● OBJECTIVE:
Copy the data below exactly, omitting any picture it contains.

● ENTRIES SHOWN:
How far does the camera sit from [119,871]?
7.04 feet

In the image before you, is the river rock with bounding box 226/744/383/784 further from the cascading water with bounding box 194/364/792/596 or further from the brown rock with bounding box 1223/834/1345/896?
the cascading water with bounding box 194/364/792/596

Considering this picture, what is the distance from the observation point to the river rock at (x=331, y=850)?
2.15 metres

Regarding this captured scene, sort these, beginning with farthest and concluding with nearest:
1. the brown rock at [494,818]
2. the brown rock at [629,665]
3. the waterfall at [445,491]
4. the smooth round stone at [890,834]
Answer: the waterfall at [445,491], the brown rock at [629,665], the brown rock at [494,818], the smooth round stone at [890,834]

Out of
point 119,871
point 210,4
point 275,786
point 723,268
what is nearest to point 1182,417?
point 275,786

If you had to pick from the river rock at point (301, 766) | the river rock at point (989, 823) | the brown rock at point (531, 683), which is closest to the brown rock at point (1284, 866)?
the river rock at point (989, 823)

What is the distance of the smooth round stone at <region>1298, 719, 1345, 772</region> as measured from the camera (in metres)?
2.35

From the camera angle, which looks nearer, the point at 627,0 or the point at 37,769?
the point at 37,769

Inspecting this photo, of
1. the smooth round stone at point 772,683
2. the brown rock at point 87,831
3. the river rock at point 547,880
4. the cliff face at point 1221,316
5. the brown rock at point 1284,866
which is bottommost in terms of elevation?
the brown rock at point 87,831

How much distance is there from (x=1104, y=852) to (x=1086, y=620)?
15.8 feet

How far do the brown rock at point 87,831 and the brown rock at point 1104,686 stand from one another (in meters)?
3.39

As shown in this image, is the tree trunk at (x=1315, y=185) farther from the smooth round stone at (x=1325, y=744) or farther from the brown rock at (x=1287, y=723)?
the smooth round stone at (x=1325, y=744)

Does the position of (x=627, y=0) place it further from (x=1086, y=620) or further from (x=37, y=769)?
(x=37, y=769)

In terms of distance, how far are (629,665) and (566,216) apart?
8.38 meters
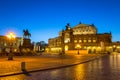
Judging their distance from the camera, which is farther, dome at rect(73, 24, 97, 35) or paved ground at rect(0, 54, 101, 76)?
dome at rect(73, 24, 97, 35)

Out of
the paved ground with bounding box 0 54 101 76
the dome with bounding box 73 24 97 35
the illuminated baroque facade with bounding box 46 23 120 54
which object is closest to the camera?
the paved ground with bounding box 0 54 101 76

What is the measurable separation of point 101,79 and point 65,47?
11403 centimetres

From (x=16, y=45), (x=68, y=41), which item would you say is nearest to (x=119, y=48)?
(x=68, y=41)

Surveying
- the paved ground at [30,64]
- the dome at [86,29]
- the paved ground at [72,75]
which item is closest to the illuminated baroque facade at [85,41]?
the dome at [86,29]

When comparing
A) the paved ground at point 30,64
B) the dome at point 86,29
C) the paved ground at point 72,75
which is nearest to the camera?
the paved ground at point 72,75

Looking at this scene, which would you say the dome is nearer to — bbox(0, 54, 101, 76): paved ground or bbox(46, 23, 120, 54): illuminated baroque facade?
bbox(46, 23, 120, 54): illuminated baroque facade

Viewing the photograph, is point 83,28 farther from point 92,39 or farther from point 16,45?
point 16,45

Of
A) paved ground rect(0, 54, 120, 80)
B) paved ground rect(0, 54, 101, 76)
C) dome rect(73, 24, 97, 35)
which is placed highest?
dome rect(73, 24, 97, 35)

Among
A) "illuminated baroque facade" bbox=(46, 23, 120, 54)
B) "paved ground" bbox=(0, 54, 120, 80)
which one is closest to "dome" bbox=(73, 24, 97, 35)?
"illuminated baroque facade" bbox=(46, 23, 120, 54)

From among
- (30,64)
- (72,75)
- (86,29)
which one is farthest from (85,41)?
(72,75)

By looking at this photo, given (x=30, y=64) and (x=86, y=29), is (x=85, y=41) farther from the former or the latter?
(x=30, y=64)

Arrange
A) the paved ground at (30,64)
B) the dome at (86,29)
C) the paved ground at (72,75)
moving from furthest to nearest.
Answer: the dome at (86,29) → the paved ground at (30,64) → the paved ground at (72,75)

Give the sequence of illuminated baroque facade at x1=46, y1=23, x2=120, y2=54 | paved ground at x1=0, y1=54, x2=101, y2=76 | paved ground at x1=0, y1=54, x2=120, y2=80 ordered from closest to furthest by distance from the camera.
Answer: paved ground at x1=0, y1=54, x2=120, y2=80 → paved ground at x1=0, y1=54, x2=101, y2=76 → illuminated baroque facade at x1=46, y1=23, x2=120, y2=54

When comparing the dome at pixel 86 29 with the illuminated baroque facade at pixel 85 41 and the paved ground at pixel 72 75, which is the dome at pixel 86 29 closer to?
the illuminated baroque facade at pixel 85 41
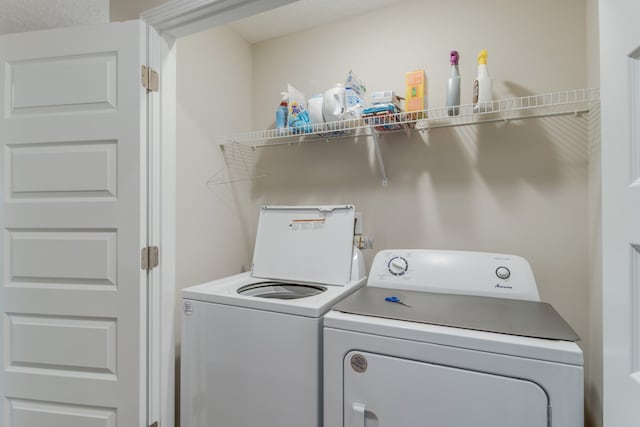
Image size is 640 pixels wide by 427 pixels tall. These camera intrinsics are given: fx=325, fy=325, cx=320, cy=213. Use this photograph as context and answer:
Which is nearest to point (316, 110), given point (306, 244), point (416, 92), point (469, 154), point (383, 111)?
point (383, 111)

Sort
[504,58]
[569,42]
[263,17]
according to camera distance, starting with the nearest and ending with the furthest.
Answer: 1. [569,42]
2. [504,58]
3. [263,17]

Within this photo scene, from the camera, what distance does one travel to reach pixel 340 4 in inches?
81.0

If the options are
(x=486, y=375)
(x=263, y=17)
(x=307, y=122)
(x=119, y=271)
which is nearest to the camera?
(x=486, y=375)

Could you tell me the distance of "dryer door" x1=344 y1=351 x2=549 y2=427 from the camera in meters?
0.95

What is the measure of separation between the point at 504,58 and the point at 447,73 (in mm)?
289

● CORRECT ANSWER:
How far does the camera sit from [119,871]?
7.04 feet

In the image before you, is the river rock with bounding box 226/744/383/784 further from the cascading water with bounding box 194/364/792/596 or further from the brown rock with bounding box 1223/834/1345/896?
the cascading water with bounding box 194/364/792/596

Considering this picture, what is the distance from the observation point to the river rock at (x=331, y=850)?
2.15 metres

Regarding this captured scene, sort these, beginning with farthest and concluding with nearest:
1. the brown rock at [494,818]
2. the brown rock at [629,665]
3. the waterfall at [445,491]
4. the smooth round stone at [890,834]
Answer: the waterfall at [445,491], the brown rock at [629,665], the brown rock at [494,818], the smooth round stone at [890,834]

Out of
point 119,871
point 210,4
point 275,786
point 723,268
what is nearest to point 1182,417?
point 275,786

If you had to pick from the river rock at point (301, 766) | the river rock at point (989, 823) | the brown rock at point (531, 683), which is closest to the brown rock at point (1284, 866)?
the river rock at point (989, 823)

What is the distance of the smooth round stone at <region>1298, 719, 1345, 772</region> as measured from the camera (in metres)?
2.35

From the camera angle, which looks nearer, the point at 627,0 or the point at 37,769?
the point at 37,769

Inspecting this photo, of
1. the smooth round stone at point 772,683
2. the brown rock at point 87,831
3. the river rock at point 547,880
4. the cliff face at point 1221,316
5. the brown rock at point 1284,866
which is bottommost in terms of elevation?
the brown rock at point 87,831

How much distance is there from (x=1104, y=852) to (x=1086, y=620)?
15.8 feet

How far do the brown rock at point 87,831 and the brown rock at point 1104,686 stand from one another (in meters)?
3.39

As shown in this image, is the tree trunk at (x=1315, y=185) farther from the smooth round stone at (x=1325, y=744) or farther from the brown rock at (x=1287, y=723)?
the smooth round stone at (x=1325, y=744)

Does the position of (x=627, y=0) place it further from (x=1086, y=620) or further from (x=37, y=769)?
(x=37, y=769)

In terms of distance, how far are (629,665) and (566,216) apart?
8.38 meters
Judging their distance from the camera, which is farther, dome at rect(73, 24, 97, 35) or paved ground at rect(0, 54, 101, 76)?
dome at rect(73, 24, 97, 35)

Out of
the paved ground with bounding box 0 54 101 76
the dome with bounding box 73 24 97 35
the illuminated baroque facade with bounding box 46 23 120 54
which object is closest to the camera?
the paved ground with bounding box 0 54 101 76

What is the measurable separation of point 101,79 and point 65,47?
11403 centimetres

From (x=16, y=45), (x=68, y=41), which item would you say is nearest to (x=119, y=48)?
(x=68, y=41)

Surveying
- the paved ground at [30,64]
- the dome at [86,29]
- the paved ground at [72,75]
which item is closest to the illuminated baroque facade at [85,41]?
the dome at [86,29]

When comparing
A) the paved ground at point 30,64
B) the dome at point 86,29
C) the paved ground at point 72,75
which is nearest to the camera?
the paved ground at point 72,75

Looking at this scene, which would you say the dome is nearer to — bbox(0, 54, 101, 76): paved ground or bbox(46, 23, 120, 54): illuminated baroque facade?
bbox(46, 23, 120, 54): illuminated baroque facade

Viewing the photograph, is point 83,28 farther from point 92,39 or farther from point 16,45?
point 16,45

Of
A) paved ground rect(0, 54, 120, 80)
B) paved ground rect(0, 54, 101, 76)
C) dome rect(73, 24, 97, 35)
which is placed highest?
dome rect(73, 24, 97, 35)

Among
A) "illuminated baroque facade" bbox=(46, 23, 120, 54)
B) "paved ground" bbox=(0, 54, 120, 80)
which one is closest to "dome" bbox=(73, 24, 97, 35)?
"illuminated baroque facade" bbox=(46, 23, 120, 54)

From among
- (30,64)
- (72,75)
- (86,29)
which one is farthest from (85,41)?
(72,75)

By looking at this photo, given (x=30, y=64) and (x=86, y=29), is (x=85, y=41) farther from the former or the latter?
(x=30, y=64)

Arrange
A) the paved ground at (30,64)
B) the dome at (86,29)
C) the paved ground at (72,75)
moving from furthest to nearest.
Answer: the dome at (86,29) → the paved ground at (30,64) → the paved ground at (72,75)

Give the sequence of illuminated baroque facade at x1=46, y1=23, x2=120, y2=54 | paved ground at x1=0, y1=54, x2=101, y2=76 | paved ground at x1=0, y1=54, x2=120, y2=80 ordered from closest to furthest by distance from the camera.
Answer: paved ground at x1=0, y1=54, x2=120, y2=80 → paved ground at x1=0, y1=54, x2=101, y2=76 → illuminated baroque facade at x1=46, y1=23, x2=120, y2=54

When comparing the dome at pixel 86 29 with the illuminated baroque facade at pixel 85 41 and the paved ground at pixel 72 75, which is the dome at pixel 86 29 closer to?
the illuminated baroque facade at pixel 85 41
Image size is 640 pixels wide by 427 pixels tall. These camera intrinsics are given: fx=325, fy=325, cx=320, cy=213. Use this photograph as context and answer:
Which is nearest to point (316, 110), given point (306, 244), point (416, 92), point (469, 154), point (383, 111)?
point (383, 111)

Sort
[504,58]
[569,42]
[263,17]
according to camera distance, starting with the nearest and ending with the furthest.
Answer: 1. [569,42]
2. [504,58]
3. [263,17]

Within this photo scene, from the camera, what distance does one travel to reach pixel 340 4 in inches?
81.0

If the options are
(x=486, y=375)
(x=263, y=17)
(x=307, y=122)
(x=119, y=271)
which is nearest to the camera?
(x=486, y=375)

Could you tell me the distance of "dryer door" x1=344 y1=351 x2=549 y2=427 from the camera in meters?
0.95

What is the measure of separation between the point at 504,58 and the point at 447,73 (in mm)?
289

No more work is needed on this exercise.